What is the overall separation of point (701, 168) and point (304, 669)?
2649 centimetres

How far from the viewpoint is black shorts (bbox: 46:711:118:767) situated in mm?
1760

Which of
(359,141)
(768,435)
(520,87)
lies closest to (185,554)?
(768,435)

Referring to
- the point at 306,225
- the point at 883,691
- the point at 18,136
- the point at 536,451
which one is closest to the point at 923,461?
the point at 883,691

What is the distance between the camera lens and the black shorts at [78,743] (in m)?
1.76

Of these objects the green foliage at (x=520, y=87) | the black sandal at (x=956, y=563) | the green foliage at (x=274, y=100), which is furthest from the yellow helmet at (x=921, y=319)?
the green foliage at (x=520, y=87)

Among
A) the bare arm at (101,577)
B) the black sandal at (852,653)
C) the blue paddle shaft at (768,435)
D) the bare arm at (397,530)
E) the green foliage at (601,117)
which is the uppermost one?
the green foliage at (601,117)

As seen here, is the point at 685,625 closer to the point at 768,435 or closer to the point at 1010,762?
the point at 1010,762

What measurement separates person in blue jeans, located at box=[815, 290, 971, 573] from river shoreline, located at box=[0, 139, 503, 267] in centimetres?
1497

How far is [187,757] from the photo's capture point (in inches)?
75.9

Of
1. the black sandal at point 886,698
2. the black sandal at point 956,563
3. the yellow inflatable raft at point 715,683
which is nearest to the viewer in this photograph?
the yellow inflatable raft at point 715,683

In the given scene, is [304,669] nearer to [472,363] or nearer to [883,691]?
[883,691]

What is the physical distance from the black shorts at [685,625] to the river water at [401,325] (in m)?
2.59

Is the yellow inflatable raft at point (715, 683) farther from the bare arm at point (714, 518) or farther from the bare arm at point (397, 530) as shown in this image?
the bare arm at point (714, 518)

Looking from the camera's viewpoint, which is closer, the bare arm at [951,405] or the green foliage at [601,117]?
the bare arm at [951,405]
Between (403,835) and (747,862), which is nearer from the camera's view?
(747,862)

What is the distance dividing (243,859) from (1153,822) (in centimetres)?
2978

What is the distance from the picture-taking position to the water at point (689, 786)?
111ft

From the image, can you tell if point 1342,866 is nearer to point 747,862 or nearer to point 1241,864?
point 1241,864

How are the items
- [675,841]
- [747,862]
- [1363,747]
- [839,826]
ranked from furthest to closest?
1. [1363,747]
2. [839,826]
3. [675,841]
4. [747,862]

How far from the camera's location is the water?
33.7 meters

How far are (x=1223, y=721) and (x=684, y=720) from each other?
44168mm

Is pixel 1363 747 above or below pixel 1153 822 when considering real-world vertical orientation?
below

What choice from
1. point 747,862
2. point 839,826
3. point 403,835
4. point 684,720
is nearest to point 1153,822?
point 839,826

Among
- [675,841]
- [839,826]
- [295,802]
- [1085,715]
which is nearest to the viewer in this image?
---
*Challenge*: Each line of the listing above should be output exactly.

*Exercise response*:
What is the overall separation of point (701, 168) and point (304, 669)?
2649 centimetres

How far from the viewpoint is black shorts (bbox: 46:711:118:767) situated in mm?
1760

Which of
(359,141)
(768,435)
(520,87)
lies closest to (185,554)?
(768,435)

Referring to
- the point at 306,225
- the point at 883,691
- the point at 18,136
- the point at 536,451
which one is closest to the point at 923,461?
the point at 883,691

What is the distance between the camera lens and the black shorts at [78,743] (in m)?
1.76

Of these objects the green foliage at (x=520, y=87) | the black sandal at (x=956, y=563) | the green foliage at (x=274, y=100), which is furthest from the yellow helmet at (x=921, y=319)?
the green foliage at (x=520, y=87)

Among
A) the bare arm at (101,577)
B) the black sandal at (852,653)
C) the blue paddle shaft at (768,435)
D) the bare arm at (397,530)
E) the green foliage at (601,117)
which is the uppermost one?
the green foliage at (601,117)

As seen here, is the point at 685,625 closer to the point at 768,435 or closer to the point at 1010,762?
the point at 1010,762

What measurement separates person in blue jeans, located at box=[815, 290, 971, 573] from river shoreline, located at box=[0, 139, 503, 267] in centimetres?
1497

How far is [187,757] from the photo's capture point (in inches)?
75.9

Of
1. the black sandal at point 886,698
2. the black sandal at point 956,563
3. the yellow inflatable raft at point 715,683
which is nearest to the viewer in this photograph?
the yellow inflatable raft at point 715,683

In the given scene, is [304,669] nearer to [472,363] or nearer to [883,691]?
[883,691]

What is the physical distance from the black shorts at [685,625] to the river water at [401,325] (in m)?
2.59

Is the yellow inflatable raft at point (715, 683) farther from the bare arm at point (714, 518) or farther from the bare arm at point (397, 530) as shown in this image?
the bare arm at point (714, 518)

Looking from the camera's viewpoint, which is closer, the bare arm at [951,405] or the green foliage at [601,117]?
the bare arm at [951,405]
Between (403,835) and (747,862), which is nearer from the camera's view?
(747,862)

What is the distance dividing (243,859) from (1153,822) (in centimetres)?
2978

What is the distance from the picture-taking position to the water at point (689, 786)?
111ft

From the image, can you tell if point 1342,866 is nearer to point 747,862 or nearer to point 1241,864?
point 1241,864

How are the items
- [675,841]
- [747,862]
- [1363,747]
- [839,826]
ranked from furthest to closest?
1. [1363,747]
2. [839,826]
3. [675,841]
4. [747,862]

How far from the camera's location is the water?
33.7 meters

How far are (x=1223, y=721) and (x=684, y=720) from each other?
44168mm

Is pixel 1363 747 above or below pixel 1153 822 when considering real-world vertical orientation?
below

What choice from
1. point 747,862
2. point 839,826
3. point 403,835
4. point 684,720
is nearest to point 1153,822?
point 839,826

Among
- [675,841]
- [839,826]
- [295,802]
- [1085,715]
which is nearest to the viewer in this image?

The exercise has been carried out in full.